Essential to these goals is the cultivation of a widely-supported culture of dissent with the strong buy-in of senior leadership. A common way-station on the road to risk disasters is the exclusion and active punishment of alternative views, sidelining or actively undermining those who raise potential problems with a seemingly urgent course of action. Senior leaders must exhibit, through word and deed, their commitment to value and investigate serious, data-based warnings. Refusing to take such warnings seriously is a common signpost of coming disaster.
In an environment of uncertainty, risk management processes should be less about the precise measurement of dangers than the management of perceptions, which is accomplished in part by creating the right habits and expectations and driving the right kind of strategic conversations within organizations. Ultimately, decisions about risk will be subjective judgments.

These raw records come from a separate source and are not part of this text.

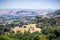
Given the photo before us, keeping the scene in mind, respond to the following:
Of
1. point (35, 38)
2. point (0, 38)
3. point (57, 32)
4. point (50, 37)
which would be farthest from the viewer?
point (57, 32)

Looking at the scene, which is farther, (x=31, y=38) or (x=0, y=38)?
(x=31, y=38)

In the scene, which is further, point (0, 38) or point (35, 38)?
point (35, 38)

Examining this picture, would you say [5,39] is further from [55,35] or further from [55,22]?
[55,22]

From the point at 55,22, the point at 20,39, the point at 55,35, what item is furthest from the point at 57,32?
the point at 55,22

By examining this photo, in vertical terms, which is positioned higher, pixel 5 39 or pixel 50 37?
pixel 5 39

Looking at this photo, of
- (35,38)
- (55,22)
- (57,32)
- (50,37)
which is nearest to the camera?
(35,38)

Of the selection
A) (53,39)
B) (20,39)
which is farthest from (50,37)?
(20,39)

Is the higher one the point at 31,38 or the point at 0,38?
the point at 0,38

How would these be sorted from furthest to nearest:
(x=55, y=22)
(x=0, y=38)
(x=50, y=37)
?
(x=55, y=22) → (x=50, y=37) → (x=0, y=38)

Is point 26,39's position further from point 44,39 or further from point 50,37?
point 50,37
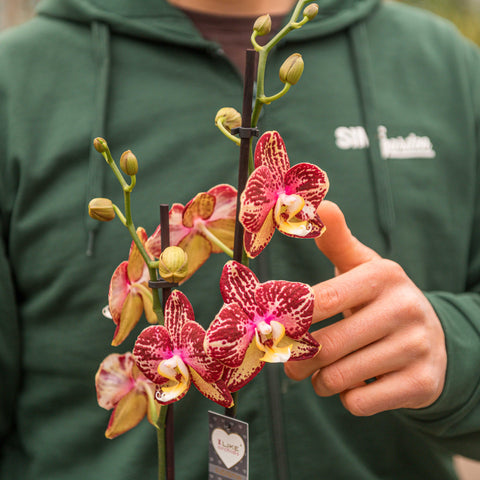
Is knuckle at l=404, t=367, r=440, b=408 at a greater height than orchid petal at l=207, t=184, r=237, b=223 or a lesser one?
lesser

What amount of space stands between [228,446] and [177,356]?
0.11 m

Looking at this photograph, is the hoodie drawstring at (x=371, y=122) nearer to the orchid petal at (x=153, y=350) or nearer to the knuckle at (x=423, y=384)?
the knuckle at (x=423, y=384)

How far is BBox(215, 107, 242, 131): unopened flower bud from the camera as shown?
0.39 m

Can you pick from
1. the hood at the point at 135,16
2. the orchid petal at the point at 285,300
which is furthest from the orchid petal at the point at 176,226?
the hood at the point at 135,16

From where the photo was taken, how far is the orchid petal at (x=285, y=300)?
0.35 metres

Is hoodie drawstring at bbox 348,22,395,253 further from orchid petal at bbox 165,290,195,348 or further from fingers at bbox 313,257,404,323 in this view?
orchid petal at bbox 165,290,195,348

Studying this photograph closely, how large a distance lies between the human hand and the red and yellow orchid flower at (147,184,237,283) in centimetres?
8

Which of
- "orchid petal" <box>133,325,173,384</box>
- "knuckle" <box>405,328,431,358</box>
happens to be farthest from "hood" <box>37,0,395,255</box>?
"orchid petal" <box>133,325,173,384</box>

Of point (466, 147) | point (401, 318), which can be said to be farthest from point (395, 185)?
point (401, 318)

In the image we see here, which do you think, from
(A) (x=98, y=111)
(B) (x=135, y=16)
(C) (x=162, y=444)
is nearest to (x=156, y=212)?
(A) (x=98, y=111)

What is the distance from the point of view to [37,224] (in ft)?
2.36

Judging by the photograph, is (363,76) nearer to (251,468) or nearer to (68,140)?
(68,140)

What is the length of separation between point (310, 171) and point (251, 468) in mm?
478

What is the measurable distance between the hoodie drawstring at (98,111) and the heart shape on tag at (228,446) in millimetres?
361
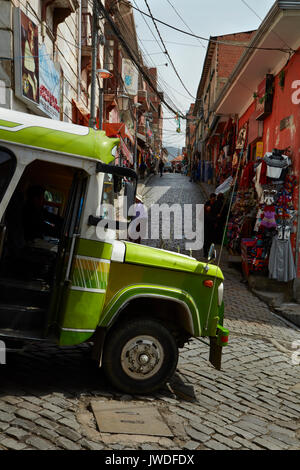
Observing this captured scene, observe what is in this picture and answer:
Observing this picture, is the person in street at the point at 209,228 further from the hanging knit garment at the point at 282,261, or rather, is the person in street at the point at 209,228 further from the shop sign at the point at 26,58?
the shop sign at the point at 26,58

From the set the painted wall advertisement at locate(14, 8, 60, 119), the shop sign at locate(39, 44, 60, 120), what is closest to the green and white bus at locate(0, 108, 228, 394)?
the painted wall advertisement at locate(14, 8, 60, 119)

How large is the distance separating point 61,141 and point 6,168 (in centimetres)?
57

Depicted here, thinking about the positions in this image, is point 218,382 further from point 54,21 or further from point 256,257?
point 54,21

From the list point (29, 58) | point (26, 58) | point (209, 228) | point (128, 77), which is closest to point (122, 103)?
point (128, 77)

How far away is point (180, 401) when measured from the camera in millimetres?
4703

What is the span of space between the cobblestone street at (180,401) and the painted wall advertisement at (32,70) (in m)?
6.94

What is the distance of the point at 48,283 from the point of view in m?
4.80

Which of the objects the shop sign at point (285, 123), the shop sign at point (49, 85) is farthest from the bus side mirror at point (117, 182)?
the shop sign at point (49, 85)

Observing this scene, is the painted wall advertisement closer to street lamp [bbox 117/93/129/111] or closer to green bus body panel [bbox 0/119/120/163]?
green bus body panel [bbox 0/119/120/163]

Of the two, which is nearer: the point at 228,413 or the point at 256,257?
the point at 228,413

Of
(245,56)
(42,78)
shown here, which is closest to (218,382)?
(42,78)

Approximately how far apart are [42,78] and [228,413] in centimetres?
1019

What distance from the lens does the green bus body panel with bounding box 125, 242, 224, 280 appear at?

Best informing those judgments is a matter of creating an environment in which the potential for risk is openly, objectively and rigorously evaluated and, even more important, discussed and debated.
Many risks are objective external factors that impact an organization’s strategic environment. But risk management is a human and institutional challenge. It is about habits of mind and organizational culture more than process or structure. The perceptual aspects of risk carry far more peril than the computational ones. Risk management initiatives can only reflect this fact by attending to the sources of strategic and intellectual rigor within organizations.